I think this study is bogus. I know alot Alot of gay bi folk and none have suffered dimentia, nor is it ever talked about. I wouldn’t place any worry with this article. It simply doesn’t resonate.
john.k
I’m 71 and I’m not aware of any gay person I have known since I came out in the late 1970’s having suffered dementia. I know my personal experience is not a scientific study but still . . . it makes me wonder about this study.
basils_Herald
I heartily agree with the other skeptics in the forum. Any one queer population is generally too small to study scientifically, because of sample size. When we do manage to get studied, we have to either piggy back on something else or fund it ourselves through something like the Pride Study.
Cite your sources – sounds like overblown science clickbait.
Donston
It just doesn’t really link up.
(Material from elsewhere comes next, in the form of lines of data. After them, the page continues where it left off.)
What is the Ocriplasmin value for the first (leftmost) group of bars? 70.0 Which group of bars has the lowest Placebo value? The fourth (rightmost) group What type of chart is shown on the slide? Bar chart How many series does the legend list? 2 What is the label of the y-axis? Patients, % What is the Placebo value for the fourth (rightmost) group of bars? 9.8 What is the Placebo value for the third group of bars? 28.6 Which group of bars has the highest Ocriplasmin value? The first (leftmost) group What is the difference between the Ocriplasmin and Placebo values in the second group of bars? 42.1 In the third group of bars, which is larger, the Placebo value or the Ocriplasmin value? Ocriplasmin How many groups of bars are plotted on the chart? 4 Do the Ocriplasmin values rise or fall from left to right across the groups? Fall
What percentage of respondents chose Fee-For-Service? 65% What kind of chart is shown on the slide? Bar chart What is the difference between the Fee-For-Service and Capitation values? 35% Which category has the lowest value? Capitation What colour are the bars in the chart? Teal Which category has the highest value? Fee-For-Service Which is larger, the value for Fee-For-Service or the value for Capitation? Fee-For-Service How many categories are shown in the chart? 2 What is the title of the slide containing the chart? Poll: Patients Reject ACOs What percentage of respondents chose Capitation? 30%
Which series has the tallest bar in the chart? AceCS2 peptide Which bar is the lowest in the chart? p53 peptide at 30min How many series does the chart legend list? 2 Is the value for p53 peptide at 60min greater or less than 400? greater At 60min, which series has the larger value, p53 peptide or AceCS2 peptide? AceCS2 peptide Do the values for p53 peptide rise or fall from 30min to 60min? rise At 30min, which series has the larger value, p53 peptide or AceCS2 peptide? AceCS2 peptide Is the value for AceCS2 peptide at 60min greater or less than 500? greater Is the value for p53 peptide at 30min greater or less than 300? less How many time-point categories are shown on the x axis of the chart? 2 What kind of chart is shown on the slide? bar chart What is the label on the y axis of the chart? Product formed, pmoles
We don’t even know if depression/trauma/mental health struggles are connected to dementia. So, these conclusions are a definite reach.
Tombear
It’s the poppers, I say, the poppers!
Josh447
LoL of course.
msfrost
Bovine Excrement!!!!!!!!!!!!!!!!!!!!!!! Anti-LGBT, propaganda.
Donston
I wouldn’t go that far. A lot of people like playing up the self-pity thing. This “study” would help to assist that.
It does seem poorly researched, and there’s just too many variables. There are so many random studies on “lgbtq people”, and most lead to some contradictory conclusions. However, this does remind us how we need to start openly talking about and confronting trauma and mental health issues.
Cato
I’m still not going to forget who treated us badly over the years.
JromeGervais09
I agree with Donston above. This is very sketchy and questionable science data.
inbama
If you think “Queer Theory” makes sense, you’re already symptomatic.
Den
If you believe social criticism, such as “queer theory” (which lacks any empirical standard) has any relation to scientific research (as your comment implies), YOU are the one showing symptoms of dementia, or at least ignorance of science and the scientific method.
Matthewnow
Where am I?
Den
It is only from repeated studies getting similar results that theories gain strength.
One study is interesting, but not much more than interesting except to the media.
When 5 or 10 surveys/studies have been done, and when results have been analyzed for gender, co-factors and family history; only then will conclusions have strength.
Were this not the case the incorrect notion that vaccines increase the risk of autism might still be considered valid. Verified, reviewed research suggests further research, and empirical truths are approached slowly.
Roy Ajax
i don’t think any of the writers on the Queerty team (and they’re not journalists), know how to put information in any real context. One tiny study seems to infer a theory and all of a sudden the “Science” on this is clear!